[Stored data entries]
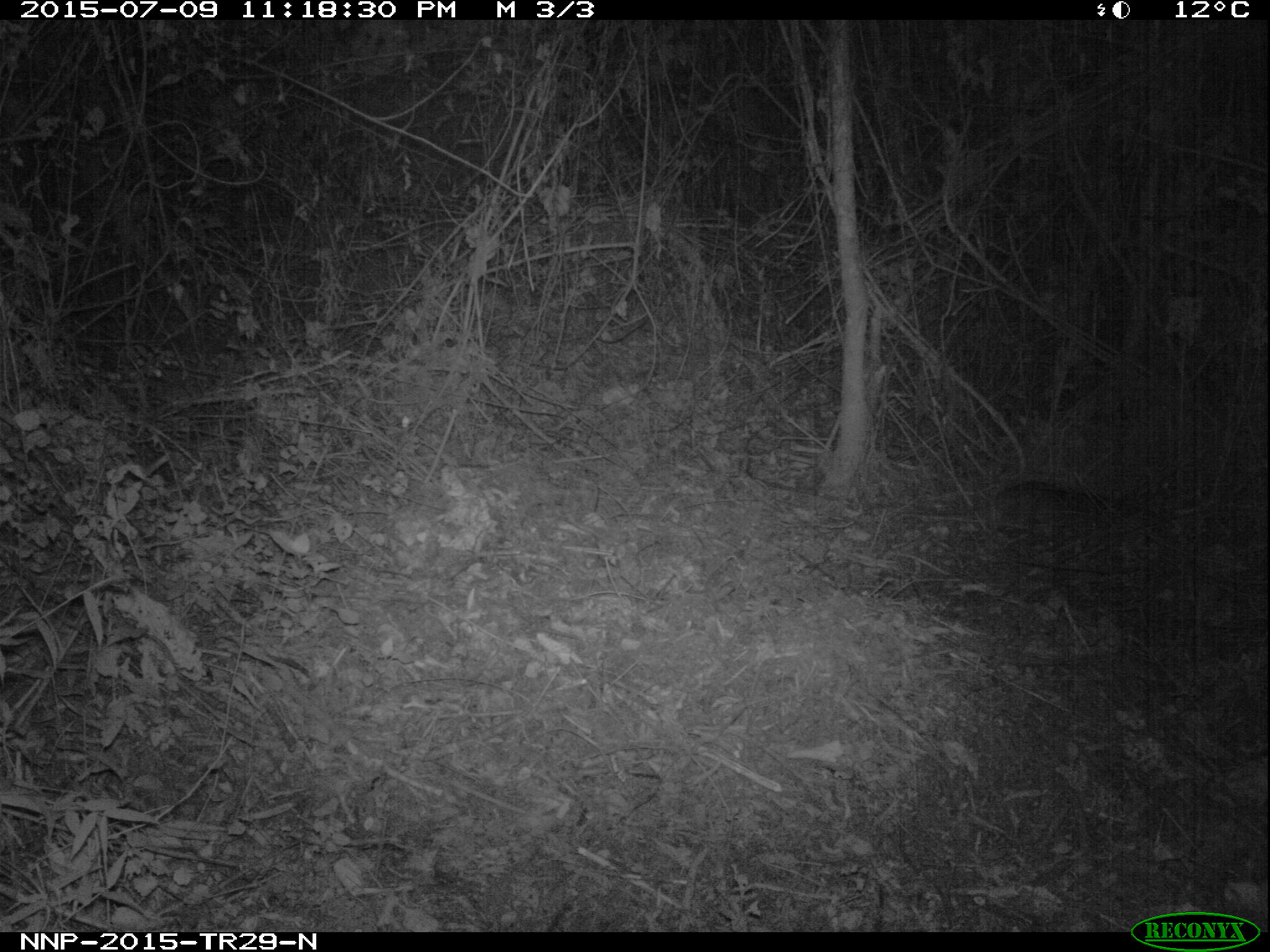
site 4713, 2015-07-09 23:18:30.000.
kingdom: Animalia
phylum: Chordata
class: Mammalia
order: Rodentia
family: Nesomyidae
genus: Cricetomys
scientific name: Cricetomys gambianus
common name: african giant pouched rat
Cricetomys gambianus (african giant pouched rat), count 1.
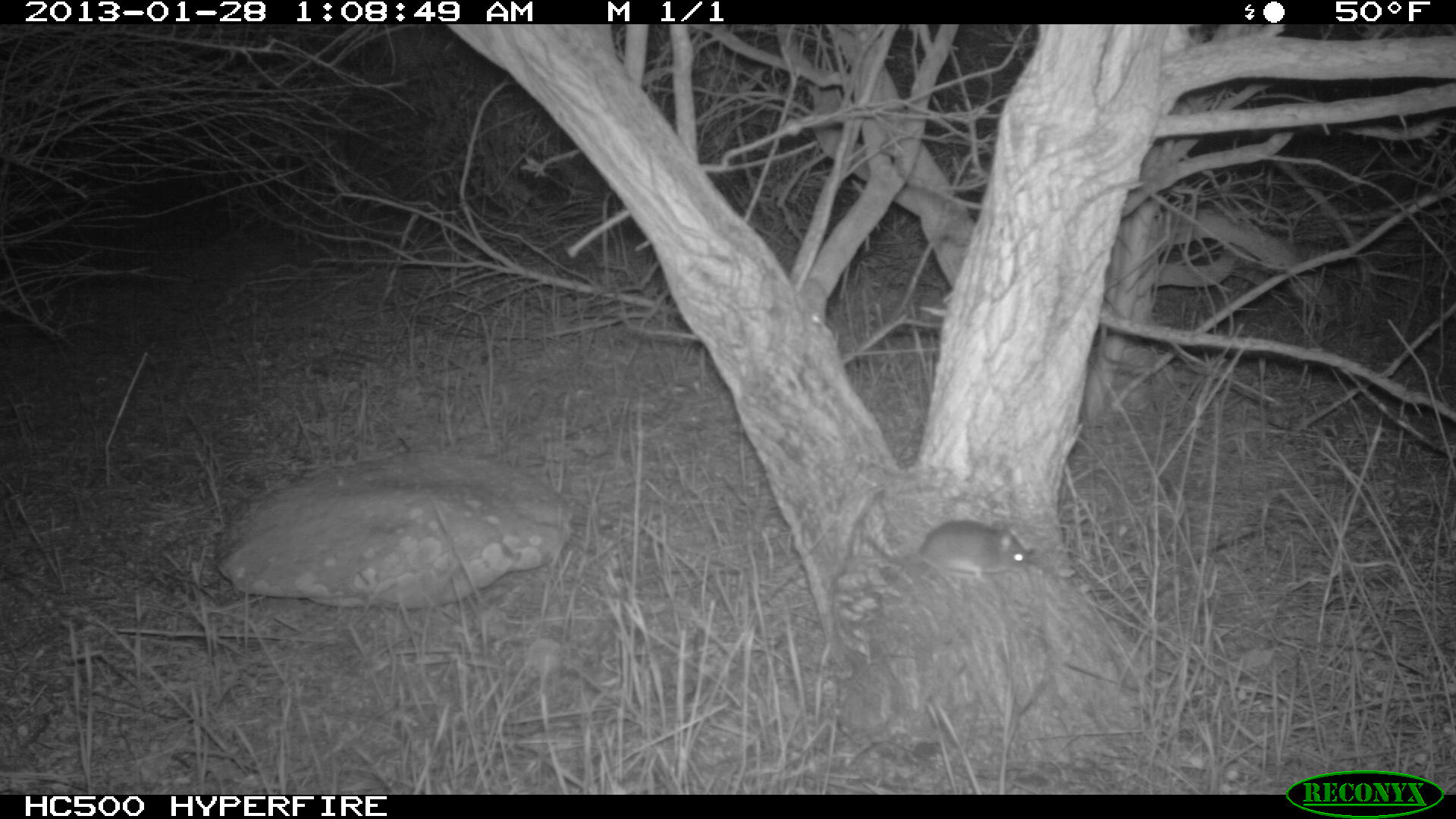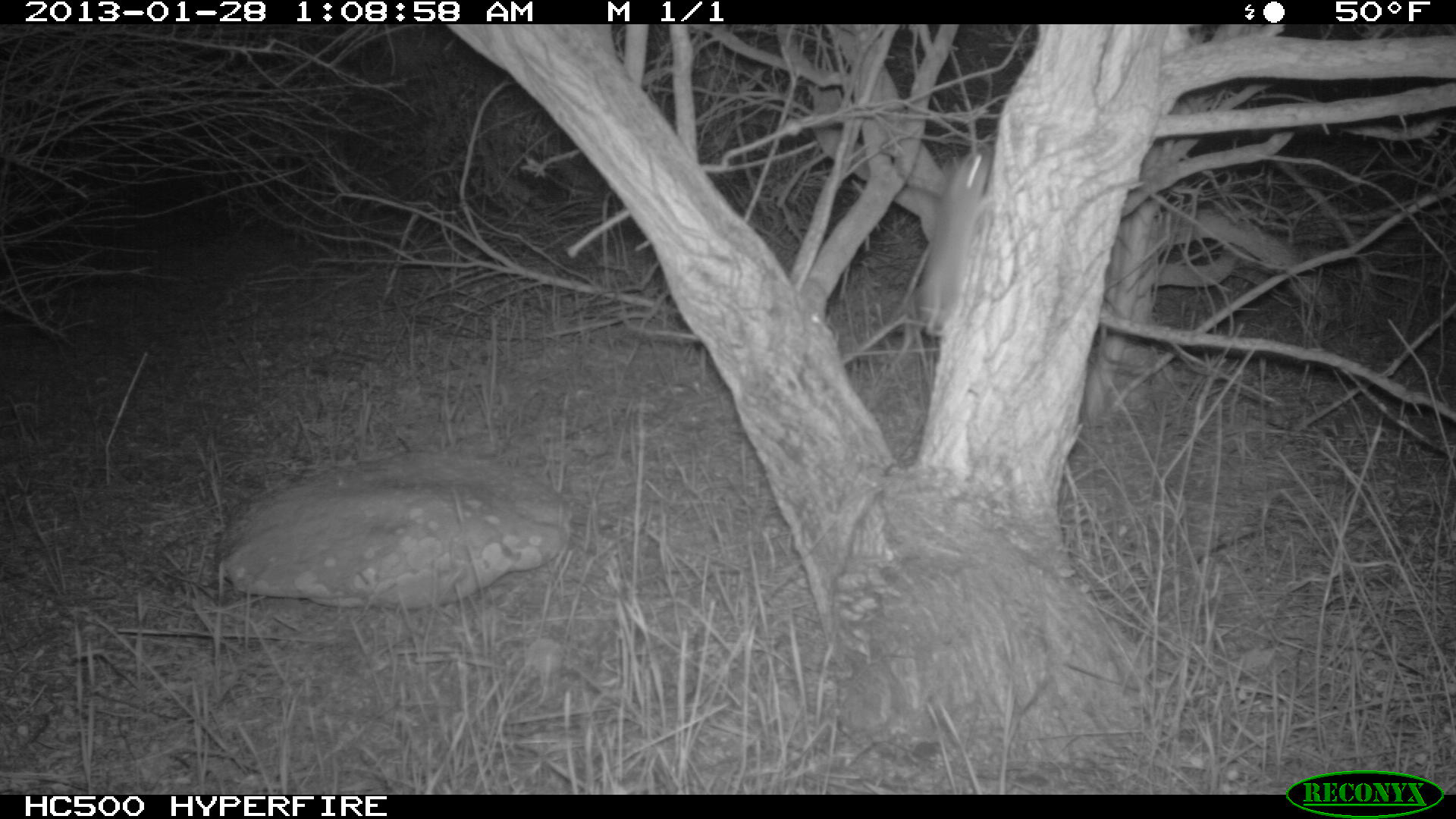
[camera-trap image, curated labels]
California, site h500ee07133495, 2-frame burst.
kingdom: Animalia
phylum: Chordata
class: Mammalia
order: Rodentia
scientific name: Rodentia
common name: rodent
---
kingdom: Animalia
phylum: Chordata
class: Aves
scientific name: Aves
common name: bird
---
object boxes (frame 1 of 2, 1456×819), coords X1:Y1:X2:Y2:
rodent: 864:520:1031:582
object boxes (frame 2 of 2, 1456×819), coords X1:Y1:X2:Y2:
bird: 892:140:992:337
==
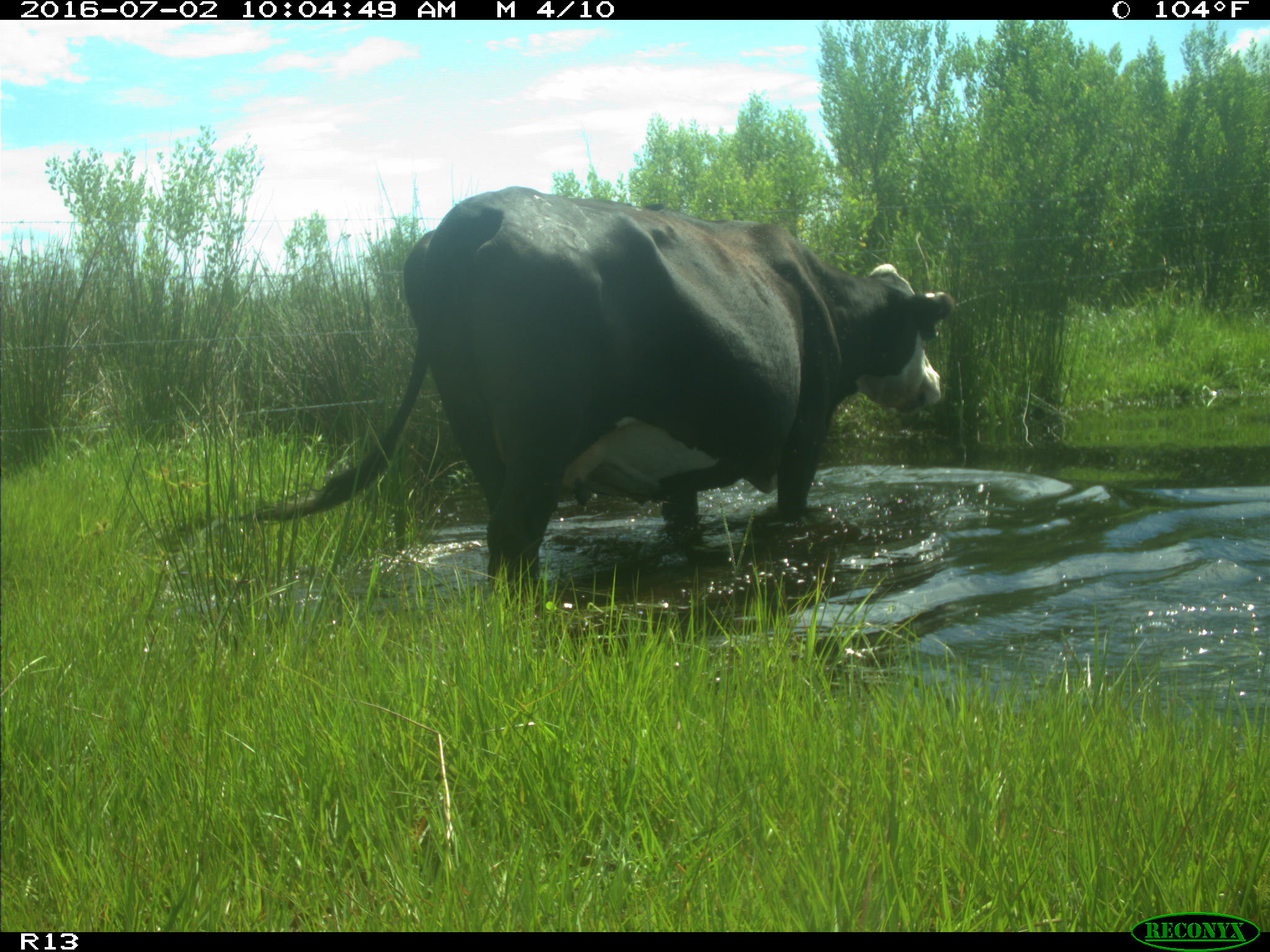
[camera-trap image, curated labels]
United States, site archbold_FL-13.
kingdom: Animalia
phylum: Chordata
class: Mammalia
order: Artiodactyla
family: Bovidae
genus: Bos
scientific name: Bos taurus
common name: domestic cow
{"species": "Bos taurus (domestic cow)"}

**TO DO**
In the records above, collect each line with "site".

**EXERCISE SOLUTION**
site 4713, 2015-07-09 23:18:30.000.
California, site h500ee07133495, 2-frame burst.
United States, site archbold_FL-13.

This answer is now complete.